- Written tasks:
- A) In the forum post on the integral limit, which property of $e^{iy}$ justifies reducing the integral to one over $[-\pi,\pi]$?
- B) Repeat the forum post on the integral limit from "I am in the" up to and including "is not zero?".
[Excerpt provided start]
I am in the middle of a proof, and I need to show that
$$\lim_{k\rightarrow\infty}\int_{-\pi}^{\pi}|e^{ikx}-e^{ix}|dx\ \text{does not converge to}\ 0.$$
For now, I got this:
\begin{align*} \int_{-\pi}^{\pi}|e^{ikx}-e^{ix}|dx=\int_{-\pi}^{\pi}|e^{ix}||e^{ix(k-1)}-1|dx&=\int_{-\pi}^{\pi}|e^{ix(k-1)}-1|dx\\ &=\int_{-\pi(k-1)}^{\pi(k-1)}\dfrac{1}{k-1}|e^{iy}-1|dy,\ \text{replacing}\ y:=x(k-1)\\ &=\int_{-\pi}^{\pi}|e^{iy}-1|dy,\ \text{since}\ e^{iy}\ \text{is}\ 2\pi-\text{periodic}. \end{align*}
Now we get rid of $k$, but what should I do to show the RHS is not zero?
[Excerpt provided end]
[Stored rows start]
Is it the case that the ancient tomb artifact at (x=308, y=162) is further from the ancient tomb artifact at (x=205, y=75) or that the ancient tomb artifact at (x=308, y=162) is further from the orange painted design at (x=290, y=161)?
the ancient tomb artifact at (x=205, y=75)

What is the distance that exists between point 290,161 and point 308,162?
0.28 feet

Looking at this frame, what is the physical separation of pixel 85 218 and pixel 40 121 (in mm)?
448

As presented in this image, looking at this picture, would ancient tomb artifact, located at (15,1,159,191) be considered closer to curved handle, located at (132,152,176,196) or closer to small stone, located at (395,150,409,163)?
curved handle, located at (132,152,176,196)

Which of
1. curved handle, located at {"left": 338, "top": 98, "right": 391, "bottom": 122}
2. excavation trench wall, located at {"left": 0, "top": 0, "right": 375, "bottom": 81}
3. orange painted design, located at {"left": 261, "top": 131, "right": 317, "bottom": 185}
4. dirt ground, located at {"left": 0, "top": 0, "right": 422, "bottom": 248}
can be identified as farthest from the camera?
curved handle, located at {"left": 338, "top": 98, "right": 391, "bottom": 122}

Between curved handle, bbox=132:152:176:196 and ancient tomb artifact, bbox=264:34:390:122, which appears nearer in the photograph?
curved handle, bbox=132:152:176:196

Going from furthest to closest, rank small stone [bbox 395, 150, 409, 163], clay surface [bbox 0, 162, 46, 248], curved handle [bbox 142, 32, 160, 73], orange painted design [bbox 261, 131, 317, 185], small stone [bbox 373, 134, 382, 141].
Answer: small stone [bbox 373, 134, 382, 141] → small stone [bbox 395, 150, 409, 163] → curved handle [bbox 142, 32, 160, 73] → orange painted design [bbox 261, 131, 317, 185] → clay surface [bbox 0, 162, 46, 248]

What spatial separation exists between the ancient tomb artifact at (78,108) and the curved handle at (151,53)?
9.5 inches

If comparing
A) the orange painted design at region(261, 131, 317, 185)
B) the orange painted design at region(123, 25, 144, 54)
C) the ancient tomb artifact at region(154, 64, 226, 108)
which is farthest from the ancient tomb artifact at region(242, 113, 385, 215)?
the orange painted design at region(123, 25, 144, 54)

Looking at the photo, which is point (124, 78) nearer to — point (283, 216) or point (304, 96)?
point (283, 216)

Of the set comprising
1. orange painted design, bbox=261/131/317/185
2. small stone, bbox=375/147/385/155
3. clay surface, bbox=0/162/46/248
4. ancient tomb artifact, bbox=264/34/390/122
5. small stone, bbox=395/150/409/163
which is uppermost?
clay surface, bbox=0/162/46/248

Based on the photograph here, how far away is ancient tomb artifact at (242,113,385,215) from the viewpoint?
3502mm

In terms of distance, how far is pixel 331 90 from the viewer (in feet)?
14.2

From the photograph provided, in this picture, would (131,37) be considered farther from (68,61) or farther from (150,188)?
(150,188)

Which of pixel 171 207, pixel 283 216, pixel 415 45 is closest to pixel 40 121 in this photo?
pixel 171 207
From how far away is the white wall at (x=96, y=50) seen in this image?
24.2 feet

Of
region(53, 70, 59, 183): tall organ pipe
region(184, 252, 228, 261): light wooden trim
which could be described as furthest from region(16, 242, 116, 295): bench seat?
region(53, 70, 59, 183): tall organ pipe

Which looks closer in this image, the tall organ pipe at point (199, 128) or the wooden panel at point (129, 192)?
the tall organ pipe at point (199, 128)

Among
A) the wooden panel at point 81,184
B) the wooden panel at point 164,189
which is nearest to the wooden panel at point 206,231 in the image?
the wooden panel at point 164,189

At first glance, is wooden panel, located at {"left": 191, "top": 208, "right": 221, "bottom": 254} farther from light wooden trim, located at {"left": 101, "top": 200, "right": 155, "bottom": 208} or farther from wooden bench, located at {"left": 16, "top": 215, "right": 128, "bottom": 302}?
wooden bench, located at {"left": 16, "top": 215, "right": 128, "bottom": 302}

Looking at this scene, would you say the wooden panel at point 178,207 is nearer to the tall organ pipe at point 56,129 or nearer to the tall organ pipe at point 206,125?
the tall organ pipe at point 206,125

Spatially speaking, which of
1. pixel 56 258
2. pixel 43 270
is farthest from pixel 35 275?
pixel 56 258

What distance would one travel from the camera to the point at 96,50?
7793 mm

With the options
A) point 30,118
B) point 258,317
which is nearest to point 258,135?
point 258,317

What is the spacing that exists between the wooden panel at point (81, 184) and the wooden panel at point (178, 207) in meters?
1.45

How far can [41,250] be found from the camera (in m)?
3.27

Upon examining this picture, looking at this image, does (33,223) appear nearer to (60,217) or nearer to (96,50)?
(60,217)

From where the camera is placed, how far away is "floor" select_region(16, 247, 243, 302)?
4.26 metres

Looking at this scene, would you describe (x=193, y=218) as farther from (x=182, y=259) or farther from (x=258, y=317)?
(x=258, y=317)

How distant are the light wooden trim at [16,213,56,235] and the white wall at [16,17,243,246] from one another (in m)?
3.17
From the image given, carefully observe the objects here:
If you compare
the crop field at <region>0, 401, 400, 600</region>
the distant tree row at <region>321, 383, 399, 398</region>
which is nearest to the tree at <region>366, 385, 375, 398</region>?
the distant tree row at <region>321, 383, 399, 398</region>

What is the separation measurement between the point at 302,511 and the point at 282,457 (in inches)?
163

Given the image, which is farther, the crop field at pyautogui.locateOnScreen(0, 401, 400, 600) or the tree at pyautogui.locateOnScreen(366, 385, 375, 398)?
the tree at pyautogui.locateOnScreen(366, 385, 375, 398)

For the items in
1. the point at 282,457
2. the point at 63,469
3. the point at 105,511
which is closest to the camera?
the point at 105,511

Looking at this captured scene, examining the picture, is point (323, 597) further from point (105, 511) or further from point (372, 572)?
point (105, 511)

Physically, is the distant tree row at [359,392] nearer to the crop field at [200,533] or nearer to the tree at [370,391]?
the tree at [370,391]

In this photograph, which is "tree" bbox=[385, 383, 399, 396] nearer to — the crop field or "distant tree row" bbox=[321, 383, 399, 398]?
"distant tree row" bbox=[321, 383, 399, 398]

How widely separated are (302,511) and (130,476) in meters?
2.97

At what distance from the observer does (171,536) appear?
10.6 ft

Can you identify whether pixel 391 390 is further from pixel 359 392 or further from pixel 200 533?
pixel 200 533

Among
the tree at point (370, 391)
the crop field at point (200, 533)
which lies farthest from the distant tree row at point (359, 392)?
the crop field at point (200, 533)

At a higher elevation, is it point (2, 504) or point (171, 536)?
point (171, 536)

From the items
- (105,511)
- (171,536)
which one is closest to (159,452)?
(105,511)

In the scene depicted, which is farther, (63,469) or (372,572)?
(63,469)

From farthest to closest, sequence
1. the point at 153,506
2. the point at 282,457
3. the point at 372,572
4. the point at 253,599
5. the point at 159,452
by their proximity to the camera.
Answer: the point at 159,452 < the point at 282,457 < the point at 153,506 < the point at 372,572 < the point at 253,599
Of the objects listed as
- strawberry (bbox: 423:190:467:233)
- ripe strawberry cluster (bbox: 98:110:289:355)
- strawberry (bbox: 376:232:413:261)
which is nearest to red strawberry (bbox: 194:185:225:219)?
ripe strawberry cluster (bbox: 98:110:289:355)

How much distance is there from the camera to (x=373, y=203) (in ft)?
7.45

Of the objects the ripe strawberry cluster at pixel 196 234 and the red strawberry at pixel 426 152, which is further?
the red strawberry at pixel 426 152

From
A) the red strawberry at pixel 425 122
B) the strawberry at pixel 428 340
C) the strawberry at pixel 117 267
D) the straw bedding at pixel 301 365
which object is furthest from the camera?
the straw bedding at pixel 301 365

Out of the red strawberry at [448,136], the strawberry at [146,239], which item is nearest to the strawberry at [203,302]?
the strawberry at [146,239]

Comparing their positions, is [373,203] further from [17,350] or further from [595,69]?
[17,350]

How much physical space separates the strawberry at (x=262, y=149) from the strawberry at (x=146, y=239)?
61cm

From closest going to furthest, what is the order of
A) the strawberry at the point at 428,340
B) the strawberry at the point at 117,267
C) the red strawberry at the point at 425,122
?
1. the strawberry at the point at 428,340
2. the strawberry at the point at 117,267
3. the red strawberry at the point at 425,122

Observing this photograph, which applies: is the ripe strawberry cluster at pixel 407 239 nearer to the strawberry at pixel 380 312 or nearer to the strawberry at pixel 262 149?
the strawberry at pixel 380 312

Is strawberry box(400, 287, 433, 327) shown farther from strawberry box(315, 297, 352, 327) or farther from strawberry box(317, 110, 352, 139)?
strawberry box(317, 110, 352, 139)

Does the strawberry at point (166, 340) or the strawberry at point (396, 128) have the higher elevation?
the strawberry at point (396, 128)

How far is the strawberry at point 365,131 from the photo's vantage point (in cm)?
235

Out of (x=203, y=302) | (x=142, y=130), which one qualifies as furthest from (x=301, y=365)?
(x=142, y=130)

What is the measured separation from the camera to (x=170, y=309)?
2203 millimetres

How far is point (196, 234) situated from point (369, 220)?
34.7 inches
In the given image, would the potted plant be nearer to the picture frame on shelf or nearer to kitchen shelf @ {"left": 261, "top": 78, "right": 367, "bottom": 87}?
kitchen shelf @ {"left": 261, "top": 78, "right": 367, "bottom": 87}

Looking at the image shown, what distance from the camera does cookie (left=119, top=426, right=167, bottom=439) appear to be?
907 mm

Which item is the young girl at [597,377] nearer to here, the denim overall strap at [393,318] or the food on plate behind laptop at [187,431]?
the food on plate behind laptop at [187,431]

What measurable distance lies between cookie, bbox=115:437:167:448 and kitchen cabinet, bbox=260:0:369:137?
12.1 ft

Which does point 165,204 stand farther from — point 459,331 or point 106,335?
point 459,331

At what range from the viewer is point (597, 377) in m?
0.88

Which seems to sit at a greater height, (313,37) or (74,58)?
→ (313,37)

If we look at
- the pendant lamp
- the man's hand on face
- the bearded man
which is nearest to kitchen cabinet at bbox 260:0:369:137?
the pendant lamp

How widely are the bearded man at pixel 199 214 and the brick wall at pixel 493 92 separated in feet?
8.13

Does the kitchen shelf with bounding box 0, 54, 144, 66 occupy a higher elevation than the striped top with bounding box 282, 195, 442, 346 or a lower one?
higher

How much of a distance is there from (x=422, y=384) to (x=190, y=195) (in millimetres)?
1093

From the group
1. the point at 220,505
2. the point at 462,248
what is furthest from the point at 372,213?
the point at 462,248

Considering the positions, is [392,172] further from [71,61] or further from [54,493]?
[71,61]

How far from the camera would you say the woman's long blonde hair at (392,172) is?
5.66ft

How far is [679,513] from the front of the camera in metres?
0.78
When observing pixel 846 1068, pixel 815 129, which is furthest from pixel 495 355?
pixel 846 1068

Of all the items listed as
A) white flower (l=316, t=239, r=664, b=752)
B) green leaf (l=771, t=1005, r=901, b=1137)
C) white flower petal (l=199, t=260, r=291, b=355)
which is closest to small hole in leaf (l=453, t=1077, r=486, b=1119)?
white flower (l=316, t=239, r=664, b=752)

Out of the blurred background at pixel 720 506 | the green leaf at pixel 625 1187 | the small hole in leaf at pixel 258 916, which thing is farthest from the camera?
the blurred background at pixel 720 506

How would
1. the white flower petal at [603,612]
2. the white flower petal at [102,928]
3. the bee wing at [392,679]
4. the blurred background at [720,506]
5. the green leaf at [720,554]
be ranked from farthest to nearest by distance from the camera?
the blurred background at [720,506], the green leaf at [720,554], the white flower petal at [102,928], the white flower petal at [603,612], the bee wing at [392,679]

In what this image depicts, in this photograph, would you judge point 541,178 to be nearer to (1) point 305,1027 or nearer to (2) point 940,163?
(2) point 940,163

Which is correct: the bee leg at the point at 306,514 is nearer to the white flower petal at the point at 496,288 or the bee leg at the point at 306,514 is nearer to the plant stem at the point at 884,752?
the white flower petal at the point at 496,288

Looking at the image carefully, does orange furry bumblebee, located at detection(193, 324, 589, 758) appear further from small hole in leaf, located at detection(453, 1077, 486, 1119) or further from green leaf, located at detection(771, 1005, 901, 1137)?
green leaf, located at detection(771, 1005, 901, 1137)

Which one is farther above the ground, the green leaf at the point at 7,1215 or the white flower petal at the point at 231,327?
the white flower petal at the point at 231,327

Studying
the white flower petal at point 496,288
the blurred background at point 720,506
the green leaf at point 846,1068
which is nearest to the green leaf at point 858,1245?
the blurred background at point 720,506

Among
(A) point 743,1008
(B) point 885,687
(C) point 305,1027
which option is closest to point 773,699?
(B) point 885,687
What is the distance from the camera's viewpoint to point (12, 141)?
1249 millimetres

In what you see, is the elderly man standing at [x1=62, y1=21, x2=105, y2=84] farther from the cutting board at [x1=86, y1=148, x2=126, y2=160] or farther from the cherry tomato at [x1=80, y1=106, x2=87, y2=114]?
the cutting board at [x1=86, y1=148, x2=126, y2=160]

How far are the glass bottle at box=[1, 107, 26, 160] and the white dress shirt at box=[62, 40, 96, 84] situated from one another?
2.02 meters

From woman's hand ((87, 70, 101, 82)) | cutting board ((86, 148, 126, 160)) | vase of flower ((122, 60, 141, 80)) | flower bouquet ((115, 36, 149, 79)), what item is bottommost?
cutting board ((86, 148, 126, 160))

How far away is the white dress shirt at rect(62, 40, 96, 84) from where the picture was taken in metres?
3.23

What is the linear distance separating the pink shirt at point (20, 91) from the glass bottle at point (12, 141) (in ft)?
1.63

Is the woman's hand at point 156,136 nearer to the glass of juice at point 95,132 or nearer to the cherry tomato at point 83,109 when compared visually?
[Stored rows end]
- Task responses:
- A) That $e^{iy}$ is $2\pi$-periodic.

- B)
I am in the middle of a proof, and I need to show that
$$\lim_{k\rightarrow\infty}\int_{-\pi}^{\pi}|e^{ikx}-e^{ix}|dx\ \text{does not converge to}\ 0.$$
For now, I got this:
\begin{align*} \int_{-\pi}^{\pi}|e^{ikx}-e^{ix}|dx=\int_{-\pi}^{\pi}|e^{ix}||e^{ix(k-1)}-1|dx&=\int_{-\pi}^{\pi}|e^{ix(k-1)}-1|dx\\ &=\int_{-\pi(k-1)}^{\pi(k-1)}\dfrac{1}{k-1}|e^{iy}-1|dy,\ \text{replacing}\ y:=x(k-1)\\ &=\int_{-\pi}^{\pi}|e^{iy}-1|dy,\ \text{since}\ e^{iy}\ \text{is}\ 2\pi-\text{periodic}. \end{align*}
Now we get rid of $k$, but what should I do to show the RHS is not zero?